Output all the data exactly as it appears below.

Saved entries
=====

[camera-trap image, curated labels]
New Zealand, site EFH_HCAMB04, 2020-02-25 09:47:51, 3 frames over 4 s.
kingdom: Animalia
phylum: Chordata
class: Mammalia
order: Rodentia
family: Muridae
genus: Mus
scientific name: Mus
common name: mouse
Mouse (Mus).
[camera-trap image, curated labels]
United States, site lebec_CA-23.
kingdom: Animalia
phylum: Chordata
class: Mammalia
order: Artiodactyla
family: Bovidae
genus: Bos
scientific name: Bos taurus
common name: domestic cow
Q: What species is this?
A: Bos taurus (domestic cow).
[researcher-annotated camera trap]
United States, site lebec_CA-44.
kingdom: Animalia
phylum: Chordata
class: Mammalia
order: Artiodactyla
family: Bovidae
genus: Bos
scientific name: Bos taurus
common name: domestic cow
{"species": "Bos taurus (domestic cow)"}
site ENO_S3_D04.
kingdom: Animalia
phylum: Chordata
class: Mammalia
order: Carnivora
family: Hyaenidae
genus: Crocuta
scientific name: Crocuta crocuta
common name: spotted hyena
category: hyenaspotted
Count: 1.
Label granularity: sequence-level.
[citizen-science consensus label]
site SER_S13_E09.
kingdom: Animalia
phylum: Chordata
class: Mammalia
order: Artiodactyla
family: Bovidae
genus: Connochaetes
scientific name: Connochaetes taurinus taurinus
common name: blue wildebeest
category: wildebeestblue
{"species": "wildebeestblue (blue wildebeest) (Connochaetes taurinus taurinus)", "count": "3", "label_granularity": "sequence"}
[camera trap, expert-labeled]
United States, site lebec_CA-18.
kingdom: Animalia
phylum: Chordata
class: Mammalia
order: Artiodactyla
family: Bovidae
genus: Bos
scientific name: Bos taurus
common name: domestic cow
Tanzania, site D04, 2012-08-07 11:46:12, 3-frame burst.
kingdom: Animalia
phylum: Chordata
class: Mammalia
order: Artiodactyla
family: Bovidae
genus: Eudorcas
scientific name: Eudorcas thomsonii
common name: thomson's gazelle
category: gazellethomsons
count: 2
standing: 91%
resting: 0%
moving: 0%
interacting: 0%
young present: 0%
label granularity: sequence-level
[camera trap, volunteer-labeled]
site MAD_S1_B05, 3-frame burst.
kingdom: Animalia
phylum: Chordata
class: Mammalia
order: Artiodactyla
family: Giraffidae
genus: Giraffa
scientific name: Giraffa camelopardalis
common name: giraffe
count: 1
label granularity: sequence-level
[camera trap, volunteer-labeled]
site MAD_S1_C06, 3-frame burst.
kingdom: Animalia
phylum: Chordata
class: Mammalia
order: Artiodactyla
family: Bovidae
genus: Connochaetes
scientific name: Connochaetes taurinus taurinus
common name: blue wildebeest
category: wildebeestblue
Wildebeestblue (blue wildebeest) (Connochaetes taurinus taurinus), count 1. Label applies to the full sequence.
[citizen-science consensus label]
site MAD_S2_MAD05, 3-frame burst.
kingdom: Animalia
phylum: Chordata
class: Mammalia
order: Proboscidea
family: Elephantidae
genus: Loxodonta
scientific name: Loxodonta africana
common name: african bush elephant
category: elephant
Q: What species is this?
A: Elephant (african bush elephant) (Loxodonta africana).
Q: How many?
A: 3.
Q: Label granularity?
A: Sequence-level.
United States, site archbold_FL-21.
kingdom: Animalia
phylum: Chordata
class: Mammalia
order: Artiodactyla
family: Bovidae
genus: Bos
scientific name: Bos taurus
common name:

=====

Output for this exercise:
[camera-trap image, curated labels]
New Zealand, site EFH_HCAMB04, 2020-02-25 09:47:51, 3 frames over 4 s.
kingdom: Animalia
phylum: Chordata
class: Mammalia
order: Rodentia
family: Muridae
genus: Mus
scientific name: Mus
common name: mouse
Mouse (Mus).
[camera-trap image, curated labels]
United States, site lebec_CA-23.
kingdom: Animalia
phylum: Chordata
class: Mammalia
order: Artiodactyla
family: Bovidae
genus: Bos
scientific name: Bos taurus
common name: domestic cow
Q: What species is this?
A: Bos taurus (domestic cow).
[researcher-annotated camera trap]
United States, site lebec_CA-44.
kingdom: Animalia
phylum: Chordata
class: Mammalia
order: Artiodactyla
family: Bovidae
genus: Bos
scientific name: Bos taurus
common name: domestic cow
{"species": "Bos taurus (domestic cow)"}
site ENO_S3_D04.
kingdom: Animalia
phylum: Chordata
class: Mammalia
order: Carnivora
family: Hyaenidae
genus: Crocuta
scientific name: Crocuta crocuta
common name: spotted hyena
category: hyenaspotted
Count: 1.
Label granularity: sequence-level.
[citizen-science consensus label]
site SER_S13_E09.
kingdom: Animalia
phylum: Chordata
class: Mammalia
order: Artiodactyla
family: Bovidae
genus: Connochaetes
scientific name: Connochaetes taurinus taurinus
common name: blue wildebeest
category: wildebeestblue
{"species": "wildebeestblue (blue wildebeest) (Connochaetes taurinus taurinus)", "count": "3", "label_granularity": "sequence"}
[camera trap, expert-labeled]
United States, site lebec_CA-18.
kingdom: Animalia
phylum: Chordata
class: Mammalia
order: Artiodactyla
family: Bovidae
genus: Bos
scientific name: Bos taurus
common name: domestic cow
Tanzania, site D04, 2012-08-07 11:46:12, 3-frame burst.
kingdom: Animalia
phylum: Chordata
class: Mammalia
order: Artiodactyla
family: Bovidae
genus: Eudorcas
scientific name: Eudorcas thomsonii
common name: thomson's gazelle
category: gazellethomsons
count: 2
standing: 91%
resting: 0%
moving: 0%
interacting: 0%
young present: 0%
label granularity: sequence-level
[camera trap, volunteer-labeled]
site MAD_S1_B05, 3-frame burst.
kingdom: Animalia
phylum: Chordata
class: Mammalia
order: Artiodactyla
family: Giraffidae
genus: Giraffa
scientific name: Giraffa camelopardalis
common name: giraffe
count: 1
label granularity: sequence-level
[camera trap, volunteer-labeled]
site MAD_S1_C06, 3-frame burst.
kingdom: Animalia
phylum: Chordata
class: Mammalia
order: Artiodactyla
family: Bovidae
genus: Connochaetes
scientific name: Connochaetes taurinus taurinus
common name: blue wildebeest
category: wildebeestblue
Wildebeestblue (blue wildebeest) (Connochaetes taurinus taurinus), count 1. Label applies to the full sequence.
[citizen-science consensus label]
site MAD_S2_MAD05, 3-frame burst.
kingdom: Animalia
phylum: Chordata
class: Mammalia
order: Proboscidea
family: Elephantidae
genus: Loxodonta
scientific name: Loxodonta africana
common name: african bush elephant
category: elephant
Q: What species is this?
A: Elephant (african bush elephant) (Loxodonta africana).
Q: How many?
A: 3.
Q: Label granularity?
A: Sequence-level.
United States, site archbold_FL-21.
kingdom: Animalia
phylum: Chordata
class: Mammalia
order: Artiodactyla
family: Bovidae
genus: Bos
scientific name: Bos taurus
common name:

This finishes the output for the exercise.